International career^{‡}
- 2005–2006: Norway U-17 / 13 / (1)
- 2006–2008: Norway U-19 / 23 / (2)
- 2008: Norway U-20 / 7 / (1)
- 2010–2011: Norway U-23 / 4 / (1)
- 2007–2016: Norway / 81 / (2)

Medal record
Women's football
Representing Norway
UEFA Women's Championship
| Silver medal – second place | 2013 Sweden | Team |

= Marita Skammelsrud Lund =

Norwegian footballer (born 1989)

Marita Skammelsrud Lund (born 29 January 1989) is a Norwegian former footballer. She began as a midfielder, but for the Norway women's national football team she plays at right back and at her club, LSK Kvinner FK, she usually plays as central midfield.
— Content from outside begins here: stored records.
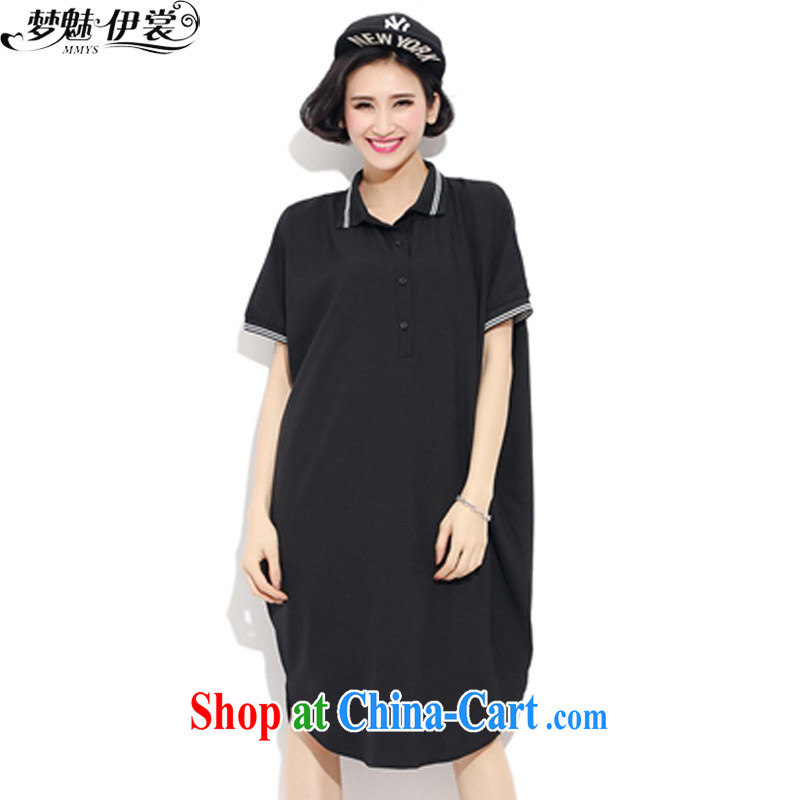 Director of the Advisory Committee the European site the code summer dress solid color, long, short-sleeved snow woven shirts dress shirt dress shirt skirt stylish wind black loose all code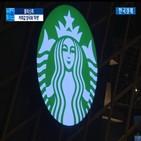 스타벅스,커피,가격,편의점,비싼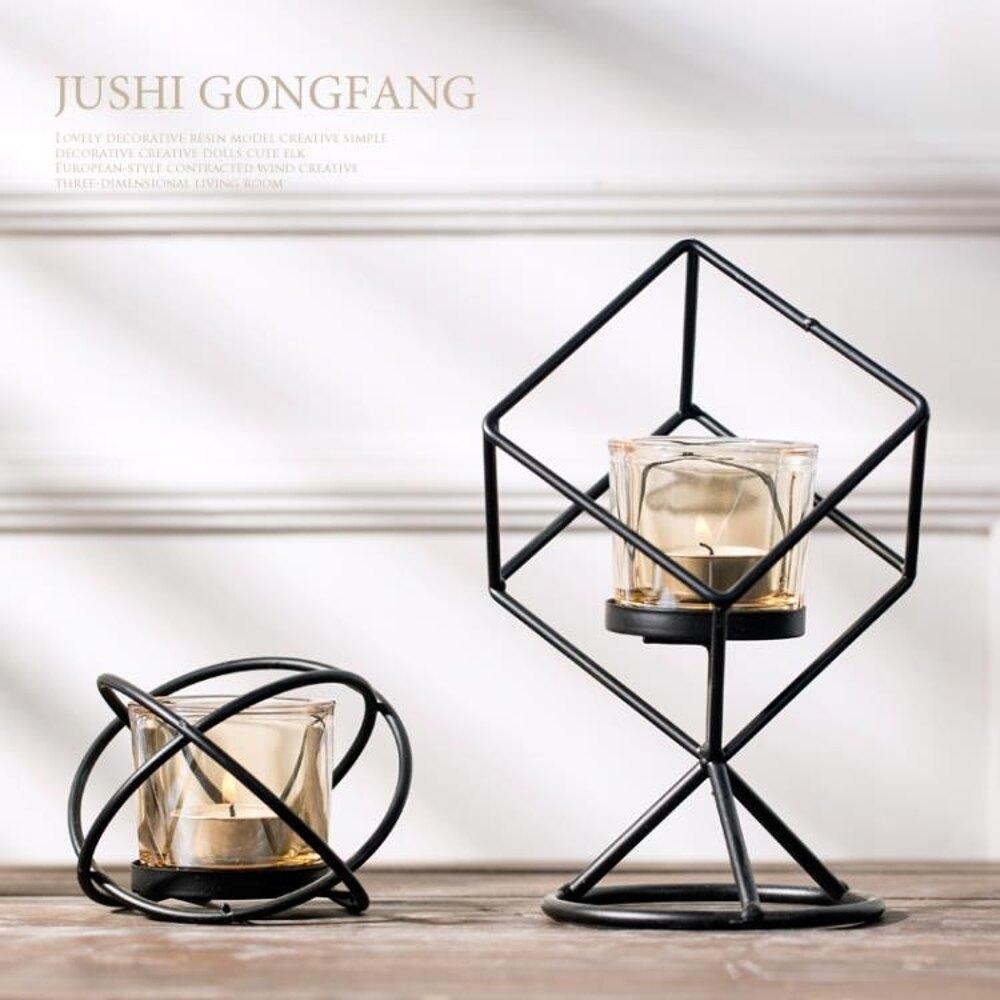 北歐簡約幾何燭台擺件創意歐式浪漫鐵藝玻璃蠟燭台 露露日記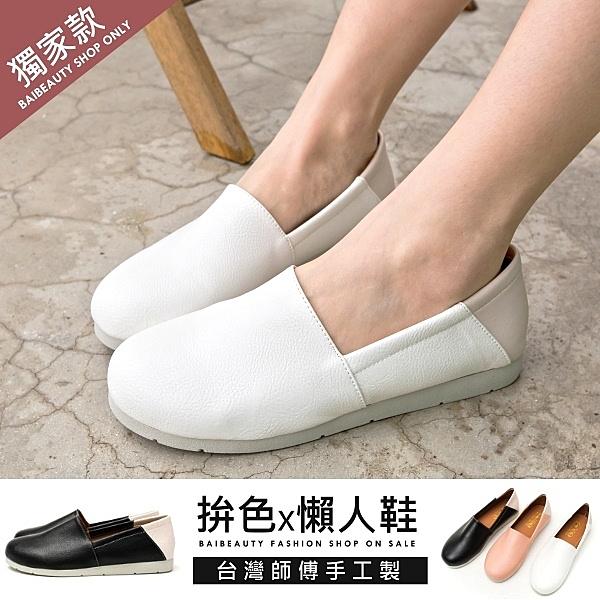 白鳥麗子 2WAY兩穿可後踩 訂製款 MIT簡約百搭拼接平底懶人鞋
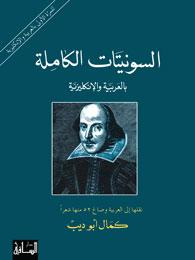 William Shakespeare Al-Sunitat al-kamila bil-arabiyya wa-l-ingliziyya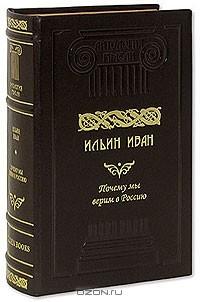 Иван Ильин - Почему мы верим в Россию (сборник)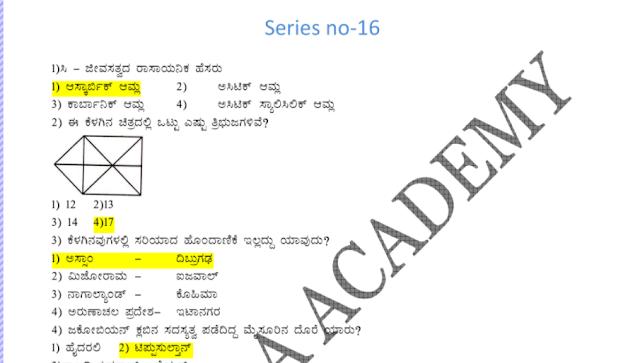 PSI 2021 Model question paper-2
Lund has previously played for Lisleby FK, Skogstrand and Flyers and Vikings Singapore. She lived in Singapore for four years from 1997 until 2001.

==Career==
Lund has won 27 caps for Norway women's national football team, while scoring two goals. In October 2007 she was drafted into the senior squad for a match against Russia, aged 18, following an injury to Marit Fiane Christensen. Lund then played for Norway at the 2008 Summer Olympics in China. She also represented Norway in the 2011 FIFA Women's World Cup, where her pace and versatility were praised by the coach, and the 2015 FIFA Women's World Cup.

Marita Skammelsrud Lund is the niece of Bent Skammelsrud, former captain of Rosenborg BK.